How to specify training arguments for huggingface transformer using skorch

ichrist97 · November 11, 2022, 11:14am

I am trying to fine tune a huggingface transformer using skorch. I followed the example notebook from skorch for the implementation (Jupyter Notebook Viewer)

The fine tuning works like in the example notebook, but now I want to apply RandomizedSearchCV from sklearn to tune the hyperparameters of the transformer model.

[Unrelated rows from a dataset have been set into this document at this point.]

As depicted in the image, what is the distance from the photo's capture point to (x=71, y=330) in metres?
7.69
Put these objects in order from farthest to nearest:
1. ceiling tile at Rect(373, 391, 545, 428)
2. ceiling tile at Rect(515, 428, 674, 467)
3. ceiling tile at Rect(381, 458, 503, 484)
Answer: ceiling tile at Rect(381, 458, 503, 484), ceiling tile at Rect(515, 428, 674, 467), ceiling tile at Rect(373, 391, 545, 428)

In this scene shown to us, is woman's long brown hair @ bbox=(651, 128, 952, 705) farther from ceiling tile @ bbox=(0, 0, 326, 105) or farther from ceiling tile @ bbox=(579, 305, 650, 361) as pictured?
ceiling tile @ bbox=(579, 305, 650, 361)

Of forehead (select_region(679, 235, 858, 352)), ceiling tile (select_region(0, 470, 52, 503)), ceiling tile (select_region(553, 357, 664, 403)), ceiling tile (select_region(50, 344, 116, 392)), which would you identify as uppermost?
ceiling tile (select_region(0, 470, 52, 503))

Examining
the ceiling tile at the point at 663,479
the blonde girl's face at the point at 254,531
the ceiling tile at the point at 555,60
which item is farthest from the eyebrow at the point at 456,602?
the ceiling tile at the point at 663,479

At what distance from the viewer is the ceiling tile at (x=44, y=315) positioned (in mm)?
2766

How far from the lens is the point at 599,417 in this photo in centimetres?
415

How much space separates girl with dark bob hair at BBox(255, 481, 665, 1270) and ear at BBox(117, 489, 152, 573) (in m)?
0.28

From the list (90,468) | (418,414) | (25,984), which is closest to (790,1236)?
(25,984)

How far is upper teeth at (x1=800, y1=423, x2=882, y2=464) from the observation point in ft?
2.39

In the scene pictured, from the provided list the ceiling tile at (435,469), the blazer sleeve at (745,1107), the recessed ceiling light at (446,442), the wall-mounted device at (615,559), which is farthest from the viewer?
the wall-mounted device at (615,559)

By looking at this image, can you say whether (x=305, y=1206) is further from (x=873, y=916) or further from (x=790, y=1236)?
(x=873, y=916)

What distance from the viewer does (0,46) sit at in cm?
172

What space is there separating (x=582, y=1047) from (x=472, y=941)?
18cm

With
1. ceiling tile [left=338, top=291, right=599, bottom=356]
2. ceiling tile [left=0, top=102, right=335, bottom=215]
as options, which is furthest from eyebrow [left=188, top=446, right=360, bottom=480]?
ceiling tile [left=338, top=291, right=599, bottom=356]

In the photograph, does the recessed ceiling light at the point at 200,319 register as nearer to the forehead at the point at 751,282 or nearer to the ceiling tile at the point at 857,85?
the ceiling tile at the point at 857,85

I am able to pass the parameter ranges to the pytorch module in my pipeline (BertModule), but neither the skorch documentation nor the huggingface documentation specifies how the hyperparameters can be used for training in the pytorch module.

Normally, with the Huggingface Trainer API some TrainingArgumentscould be defined, but I don’t see how they can be used with skorch.

In this case, I want to tune the hyper parameters weight_decay and warmup_steps for the transformer model.

My code looks like the following:

class BertModule(nn.Module):
    def __init__(
        self,
        name: str,
        num_labels: int,
        # where to use them though?
        weight_decay: float = 0.0,
        warmup_steps: int = 0,
    ):
        super().__init__()
        self.name = name
        self.num_labels = num_labels

        self.reset_weights()

    def reset_weights(self):
        self.bert = AutoModelForSequenceClassification.from_pretrained(
            self.name, num_labels=self.num_labels
        )

    def forward(self, **kwargs):
        pred = self.bert(**kwargs)
        return pred.logits

pipe = Pipeline(
    [
        ("tokenizer", HuggingfacePretrainedTokenizer(TOKENIZER)),
        (
            "net",
            NeuralNetClassifier(
                BertModule,
                module__name=PRETRAINED_MODEL,
                module__num_labels=len(set(y_train)),
                module__weight_decay=0.0,
                module__warmup_steps=0,
                optimizer=OPTIMIZER,
                lr=LR,
                max_epochs=MAX_EPOCHS,
                criterion=CRITERION,
                batch_size=BATCH_SIZE,
                iterator_train__shuffle=True,
                device=DEVICE,
                callbacks=[
                    LRScheduler(LambdaLR, lr_lambda=lr_schedule, step_every="batch"),
                    ProgressBar(),
                ],
            ),
        ),
    ]
)

params = {
    "net__lr": loguniform(1e-5, 1e-3),
    "net__max_epochs": randint(2, 5),
    "net__batch_size": [8, 16, 32, 64, 128],
    "net__module__weight_decay": uniform(0, 0.3),
    "net__module__warmup_steps": randint(0, 1000),
}

rs = RandomizedSearchCV(
    pipe, params, n_iter=10, verbose=2, refit=True, scoring="accuracy", cv=5
)

rs.fit(X_train, y_train)

Thanks for the help!